**Activity:** Without including pictures, set down every record exactly as it stands.

————————

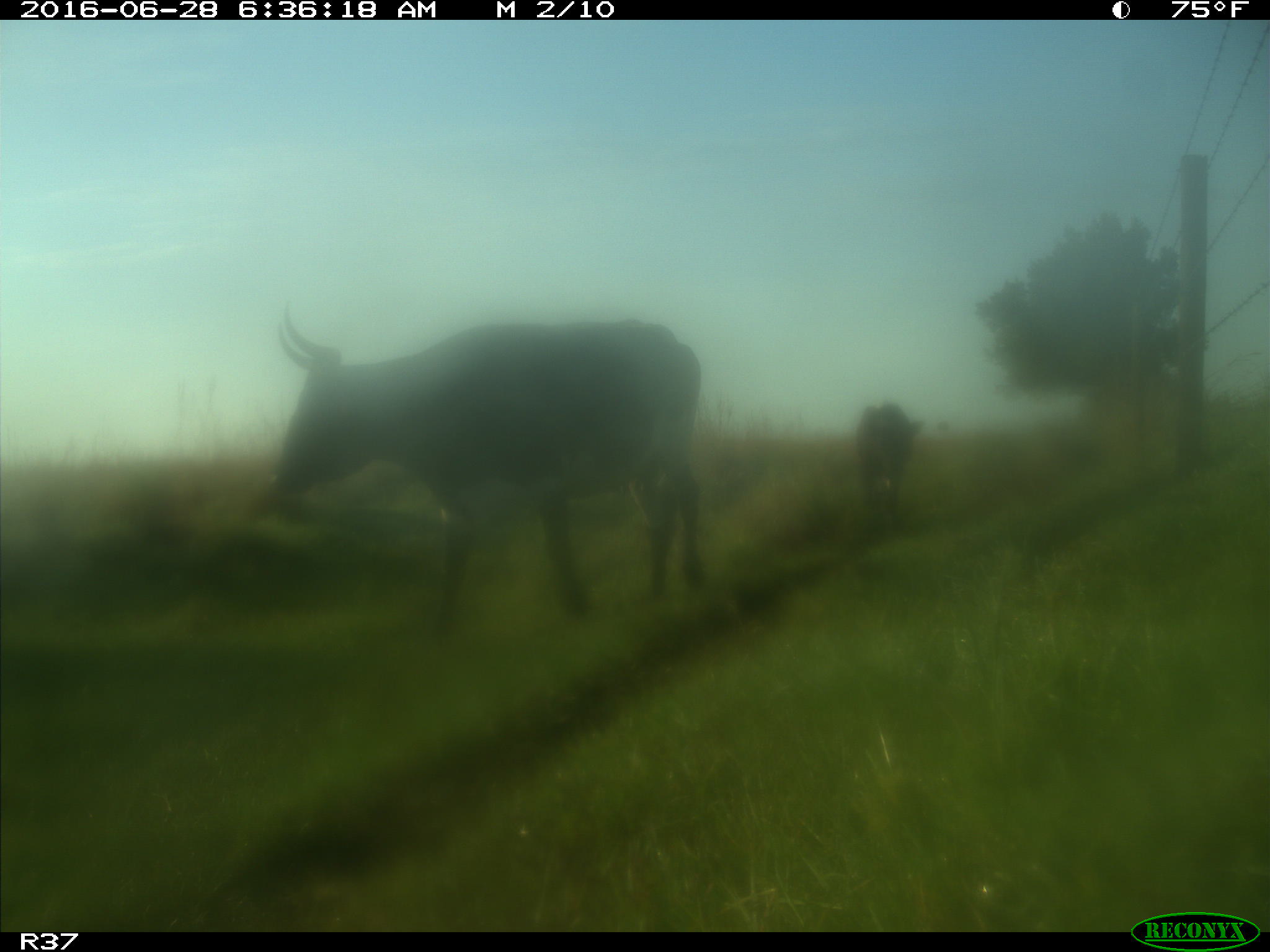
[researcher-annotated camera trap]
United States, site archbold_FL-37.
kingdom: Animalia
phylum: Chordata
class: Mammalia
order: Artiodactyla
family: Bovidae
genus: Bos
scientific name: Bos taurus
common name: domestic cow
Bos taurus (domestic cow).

————————

**Task solution:**
[researcher-annotated camera trap]
United States, site archbold_FL-37.
kingdom: Animalia
phylum: Chordata
class: Mammalia
order: Artiodactyla
family: Bovidae
genus: Bos
scientific name: Bos taurus
common name: domestic cow
Bos taurus (domestic cow).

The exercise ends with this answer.